Adding the iPhone and Pre to the discussion

S replied and I brought up other options (since this holiday is filled with them):

Since you only asked about VZ/Tmob, I kept the discussion to those phones.  With that said, if you care about price, my favorite phone from a functional/looks standpoint is the Palm Pre.  It has the best hardware design out there this holiday.  Supposedly the hardware keyboard is okay (better than Droid).  Apps are weak but probably not too far behind Berry.  I happen to think Sprint’s network is really good (a lot of ppl have left so they have extra capacity).  My friend who is a lawyer for Sprint absolutely loves his Pre.  He writes a lot of emails on his phone so he obviously doesn’t mind it from a corporate perspective.

If you do not mind a non-keyboard phone on a terrible network [i.e. AT&T] but with an app for everything, then the iPhone is still king of the hill.  I happen to think that Apps are a bit overrated once you hit a certain number but that is a discussion for another time.  The iPhone is a beautiful piece of hardware with great underlying software.  Of course, it is also owned by nearly everyone.  Think different!  (check out this iPhone vs droid battle, here)

Editor’s side note on Apple and iPhone apps: If the phone can do 95% of the same things as the other phone but has better key metrics (such as the network, hardware, and core software) then will a larger app catalogue really make the difference (since every app store will have all the major programs)?  Ex: Apple computer software (i.e. Leopard) vs. Windows.  Windows likely has millions more apps than Apple yet many people still prefer to buy a Mac.

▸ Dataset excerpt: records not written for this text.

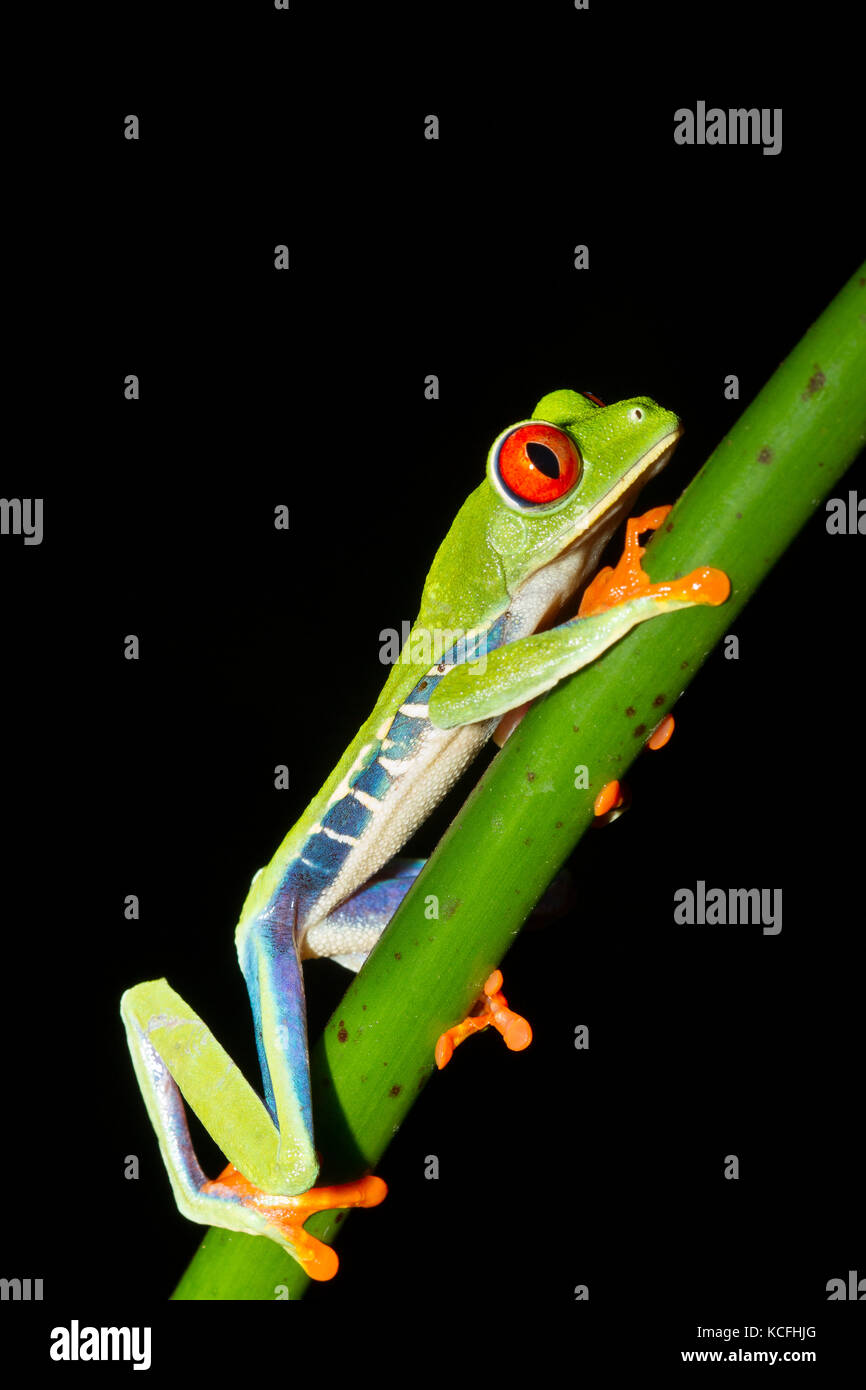 red-eyed tree frog, Agalychnis callidryas, perched in a tree branch in a jungle in Costa Rica, Central America - Stock Image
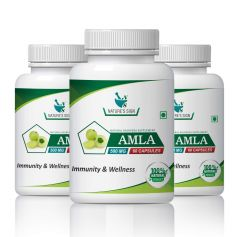 Nature's Sign Amla for Immunity and Wellness, 60 Capsules 500 mg (Pack of 1)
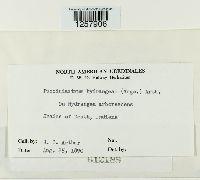 Pucciniastrum hydrangeae image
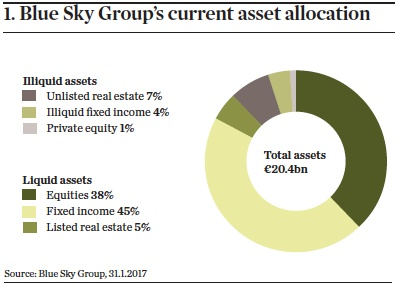 blue sky groups current asset allocation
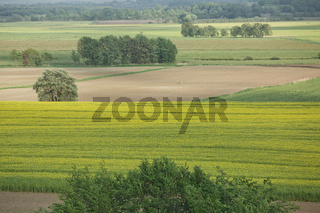 Beautiful countryside landscape with fields and small river near Kiel - Schleswig-Holstein - Germany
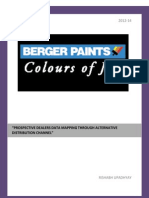 Berger Paints SIP Report
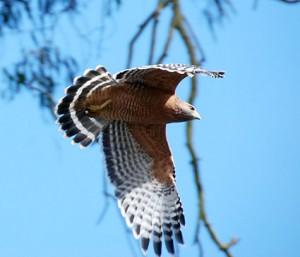 speckle-winged hawk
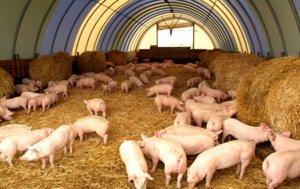 Свинарник в фермерском хозяйстве
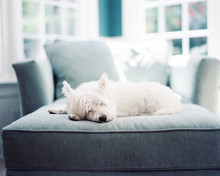 A Cute White Dog Resting On A Chair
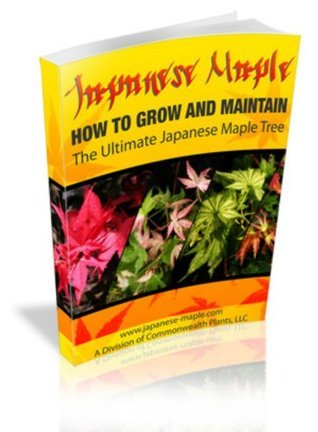 How to Grow the Ultimate Japanese Maple Tree Ken Alston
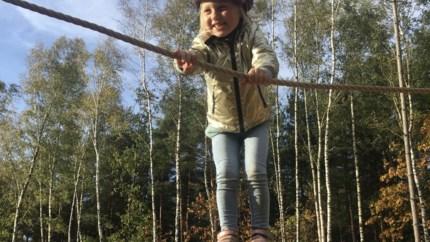 Spelen in het grootste bos van het land? Onze tien doe-tips voor het weekend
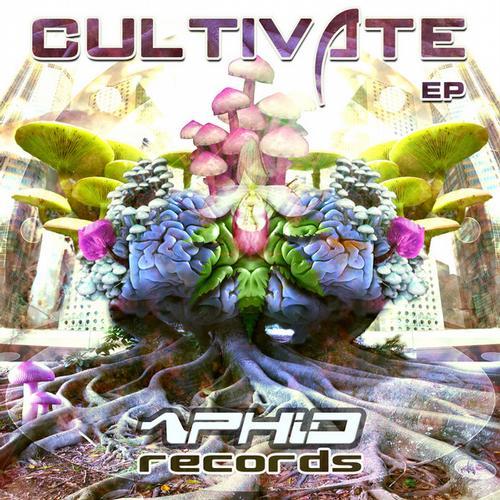 Album Art - Cultivate EP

S’s response (we are taking this offline and going to lunch to continue the discussion):

The long email is definitely appreciated.  I also spend way too much time thinking about phones (probably spent 10 hours in the last few weeks reading up now that I am out of contract).  And what you are saying jives with what I’m generally reading/thinking.  My thought right now is that I’m going to wait for the December 11 software update for the Droid to see whether they fix the fact that you can’t search Exchange Sync emails (and hopefully a few of the other bugs I’m reading about).  Unfortunately, not being able to do that is a non-starter for me since it’s so important for work.  If they do fix that, I’m leaning towards the Droid.  The Google Navigator looks awesome and I generally think Android is a more fun platform if not more functional from a work perspective.  I may also wait to see what this new HTC Android phone due out in December ends up being.  I really wanted to get something new as soon as I went out of contract, but it seems like giving it another month to let the holiday roll outs play out is a good idea.